お菓子職人としてこんなに嬉しい事はありません。ゆっくり食べていってくださいね」
「貴方は素晴らしいパティシエールさんだ。お名前を教えてください」
「私はパトリシア。みんなに喜んでもらう事が仕事です」
パトリシアは笑顔でリスたちにエクレアを渡しました。お腹が空いていたリス達はおいしそうに食べました。
「おなかがいっぱいになった。本当にありがとうございます」
「私の腕はまだまだ未熟者ですが、もしよろしかったら、また店にいらしてくださいね」
「ありがとう。貴方のように一生懸命頑張っている方ならきっと素晴らしいお菓子屋さんになれると思います。
いつかまた、お会いしたいです」
リス達は天敵がいないのを確かめると外へ出て行きました。
『神様、どうか、リスの家族を守ってあげてください』
夜空を見上げながら祈りを捧げました。
土曜日の朝、パトリシアが開店の準備に追われているとネズミ達が店の中へ入ってきました。
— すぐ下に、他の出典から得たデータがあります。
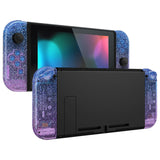 eXtremeRate Glitter Gradient Translucent Bluebell Joycon Handheld Controller Housing with Full Set Buttons, DIY Replacement Shell Case for NS Switch JoyCon & OLED JoyCon - Console Shell NOT Included - CP341
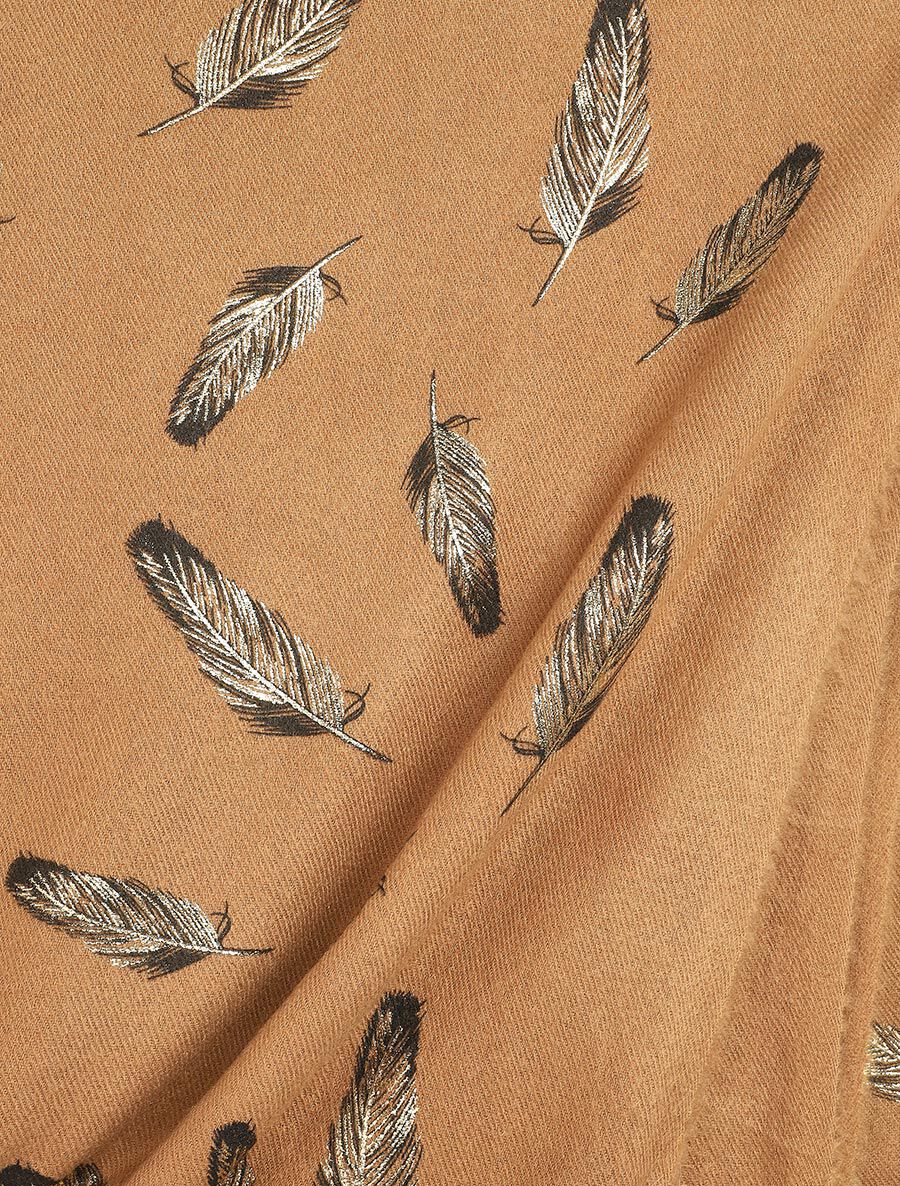 Echarpe à imprimé feuilles irisées - Camel - 3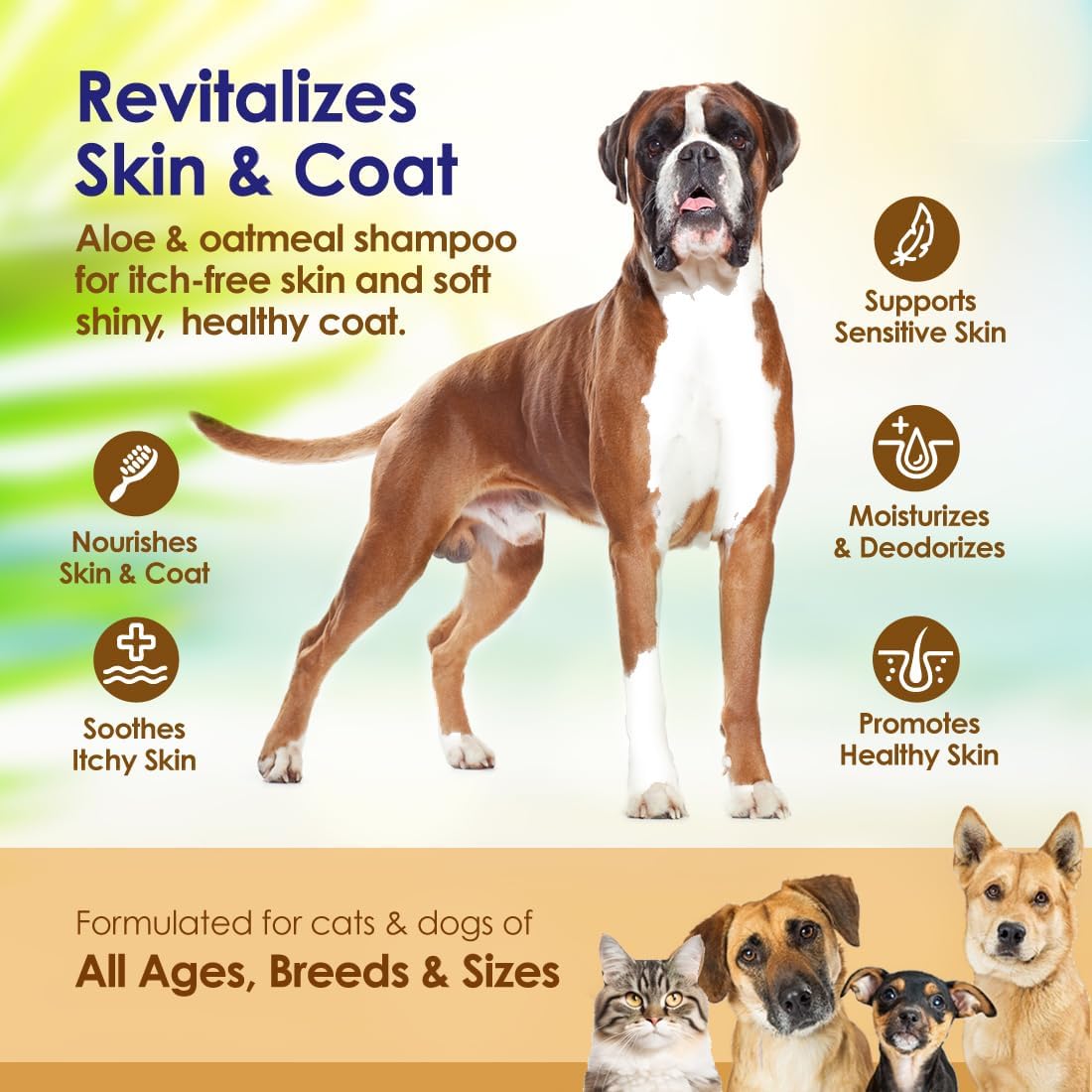 Oatmeal Dog Shampoo with Soothing Aloe Vera, Sensitive Skin Dog Shampoo for All Pets, with Tropical Fresh Pina Colada Scent, Hypoallergenic Formula Provides Relief from Allergies & Dry Itchy Skin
その中には月曜日に来店したネズミがいました。ネズミは、
「今日は森のパーティーがあります。月曜日にいただいたケーキが大変おいしくてまた注文に伺いました」
パトリシアがネズミの顔を見ると、
「あら、貴方は?月曜日にいらっしゃった、ネズミさんですね」
「はい、ネズミのピーターです。月曜日に食べたケーキが大変おいしくて又、注文に来ました」
パトリシアは嬉しそうに、
「わかりました。喜んで頂けるよう頑張ります。ご注文は何にいたしましょう?」
「月曜日に食べたケーキの大きなものを3つほど」
「わかりました。大きいブルーベリーのレアチーズケーキですね」
注文が終わると動物たちは出て行きました。カチコチカチコチ。
誰もいない部屋の中で時計の針を刻む音だけが聞こえてきます。パトリシアはため息をつきました。
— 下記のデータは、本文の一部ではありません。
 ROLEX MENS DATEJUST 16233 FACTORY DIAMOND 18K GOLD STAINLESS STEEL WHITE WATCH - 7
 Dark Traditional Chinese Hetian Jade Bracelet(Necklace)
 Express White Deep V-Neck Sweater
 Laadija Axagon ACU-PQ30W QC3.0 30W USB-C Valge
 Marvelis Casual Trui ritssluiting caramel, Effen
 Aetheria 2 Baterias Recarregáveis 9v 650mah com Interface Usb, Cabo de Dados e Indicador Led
『パーティーか、いいな。私は明日、誕生日なのに独りぼっち』
寂しそうにつぶやくと。テーブルの上にはマトリカリアがしおれかけていました。
その日の夜、パーティー用のケーキを取りにネズミやウサギがやってきました。
「まあ、こんなに沢山の方々に来ていただいて」
パトリシアはにっこり笑いました。ネズミのピーターは、
「パトリシアさん、貴方に多くの動物達がお世話になりました。
森の仲間達に貴方の事を話したら、みんな会いたいと言っています。お願いですパーティーに来て頂けないでしょうか?」
「ええ?私を招待して下さるのですか?とってもうれしいです」
思わず顔がほころびました。パトリシアはすぐにおしゃれ着に着替えると動物たちの後について行きました。
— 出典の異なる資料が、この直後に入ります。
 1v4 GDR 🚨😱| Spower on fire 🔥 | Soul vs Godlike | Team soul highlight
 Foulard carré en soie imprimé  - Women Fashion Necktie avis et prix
パーティー会場は水曜日にやって来たマトリカリアの花が咲き乱れる谷でした。
大きな3つのテーブルに小さな椅子が並んでいます。
『水曜日に見た、テーブルの集まりは動物たちのパーティー会場だったのか』
思わず動物たちを見回しました。
「あのときは助けて頂き、本当にありがとうございました」
パトリシアが振り返ると木曜日に来たキツネのお母さんと幼い子ギツネがいました。
「おかげで、この子は元気になりました。今夜はこの子の誕生会なんです」
そういって元気な息子の顔を見せてくれました。子ギツネは下を向きながら、
「あ、ありがとう」
と恥ずかしそうに言いました。パトリシアは元気な子ギツネの様子をみてうれしそうにほほえみました。そしてポツリと、
「不思議だわ、明日は私の誕生日なの」
それを聴いた動物たちは顔を見合わせて
「じゃあ、今夜は朝までパーティーをしましょう」
動物たちは声を合わせて言いました。
「キツネの坊ちゃんとパトリシアさんの誕生日おめでとう」
パチパチ。会場に拍手が鳴り響き朝までパーティーが続きました。動物達はおいしそうにケーキを食べながら、
「とてもおいしいケーキだ。パトリシアさん、どうして貴方はみんなを元気にする、素晴らしいお菓子を作れるんですか?」
「みんなのことが好きになりたいから。だから私は一生懸命、腕を磨いてお菓子を作っているんです」
「そう、貴方はみんなの事を好きになることも、
そして自分を好きになる事も知っているから素晴らしいお菓子が作れるんですね」
キツネのお母さんはしずかに話を聞きながら
「みんなの事を好きになるって未来を大きく広げる理想の生き方ですよね。
その素敵な思いが私の子供を救ったのかもしれません。あなたはきっと素晴らしい人生を送ることができますよ」
パトリシアは恥ずかしそうに下を向きました。朝になり山の間から太陽が顔を出しパトリシアの足下を照らしはじめました。
ネズミのピーターは笑顔で
「ねえ、みんな、あの白い花の花言葉を知ってる?」
パトリシアは足元に咲く白い花を見つめました。
「あの花の言葉はね(集う喜び)と言われているんだ」
友達を大切にしたパトリシアは(集う喜び)をかみしめながら幸せな誕生日の朝を迎える事ができました。
「努力を怠らずみんなに喜んでもらう生き方。その先には素晴らしい未来が待っているような気がする」
パトリシアの言葉にうなずくように足元のマトリカリアがゆれました。